Problem requirements =>
Format every line of the material below as a numbered list, leaving out the blank lines.
-- Material provided start --
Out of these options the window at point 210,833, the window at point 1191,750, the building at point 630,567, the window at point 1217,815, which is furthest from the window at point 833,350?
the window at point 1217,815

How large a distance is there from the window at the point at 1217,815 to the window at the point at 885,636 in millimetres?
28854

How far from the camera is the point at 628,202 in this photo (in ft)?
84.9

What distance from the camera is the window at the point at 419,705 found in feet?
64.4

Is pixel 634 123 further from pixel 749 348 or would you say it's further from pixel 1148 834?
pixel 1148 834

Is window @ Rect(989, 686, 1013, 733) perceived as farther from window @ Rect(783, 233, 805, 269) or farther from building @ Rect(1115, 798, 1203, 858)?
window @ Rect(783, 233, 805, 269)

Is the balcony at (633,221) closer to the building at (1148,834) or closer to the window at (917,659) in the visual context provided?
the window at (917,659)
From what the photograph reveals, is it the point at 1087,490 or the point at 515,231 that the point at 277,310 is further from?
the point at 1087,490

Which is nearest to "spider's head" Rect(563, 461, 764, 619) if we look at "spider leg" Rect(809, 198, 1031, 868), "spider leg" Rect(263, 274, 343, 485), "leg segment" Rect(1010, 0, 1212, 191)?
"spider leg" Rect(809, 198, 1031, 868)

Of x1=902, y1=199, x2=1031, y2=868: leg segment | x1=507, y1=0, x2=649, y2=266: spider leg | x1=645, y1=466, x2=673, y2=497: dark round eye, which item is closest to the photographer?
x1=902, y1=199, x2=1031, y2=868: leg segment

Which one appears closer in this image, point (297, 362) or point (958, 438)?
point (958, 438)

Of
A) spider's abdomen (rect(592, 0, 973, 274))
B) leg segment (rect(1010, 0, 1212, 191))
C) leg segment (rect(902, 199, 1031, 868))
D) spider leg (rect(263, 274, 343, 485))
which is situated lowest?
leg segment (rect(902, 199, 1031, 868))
-- Material provided end --
Complete answer =>
1. Out of these options the window at point 210,833, the window at point 1191,750, the building at point 630,567, the window at point 1217,815, which is furthest from the window at point 833,350?
2. the window at point 1217,815
3. How large a distance is there from the window at the point at 1217,815 to the window at the point at 885,636 in millimetres?
4. 28854
5. How far from the camera is the point at 628,202 in this photo (in ft)?
6. 84.9
7. What distance from the camera is the window at the point at 419,705 found in feet?
8. 64.4
9. Is pixel 634 123 further from pixel 749 348 or would you say it's further from pixel 1148 834?
10. pixel 1148 834
11. Is window @ Rect(989, 686, 1013, 733) perceived as farther from window @ Rect(783, 233, 805, 269) or farther from building @ Rect(1115, 798, 1203, 858)?
12. window @ Rect(783, 233, 805, 269)
13. Is the balcony at (633,221) closer to the building at (1148,834) or closer to the window at (917,659) in the visual context provided?
14. the window at (917,659)
15. From what the photograph reveals, is it the point at 1087,490 or the point at 515,231 that the point at 277,310 is further from?
16. the point at 1087,490
17. Which is nearest to "spider's head" Rect(563, 461, 764, 619) if we look at "spider leg" Rect(809, 198, 1031, 868), "spider leg" Rect(263, 274, 343, 485), "leg segment" Rect(1010, 0, 1212, 191)?
18. "spider leg" Rect(809, 198, 1031, 868)
19. Of x1=902, y1=199, x2=1031, y2=868: leg segment | x1=507, y1=0, x2=649, y2=266: spider leg | x1=645, y1=466, x2=673, y2=497: dark round eye, which item is closest to the photographer?
20. x1=902, y1=199, x2=1031, y2=868: leg segment
21. Which one appears closer in this image, point (297, 362) or point (958, 438)?
22. point (958, 438)
23. Of
24. A) spider's abdomen (rect(592, 0, 973, 274))
25. B) leg segment (rect(1010, 0, 1212, 191))
26. C) leg segment (rect(902, 199, 1031, 868))
27. D) spider leg (rect(263, 274, 343, 485))
28. which is situated lowest?
29. leg segment (rect(902, 199, 1031, 868))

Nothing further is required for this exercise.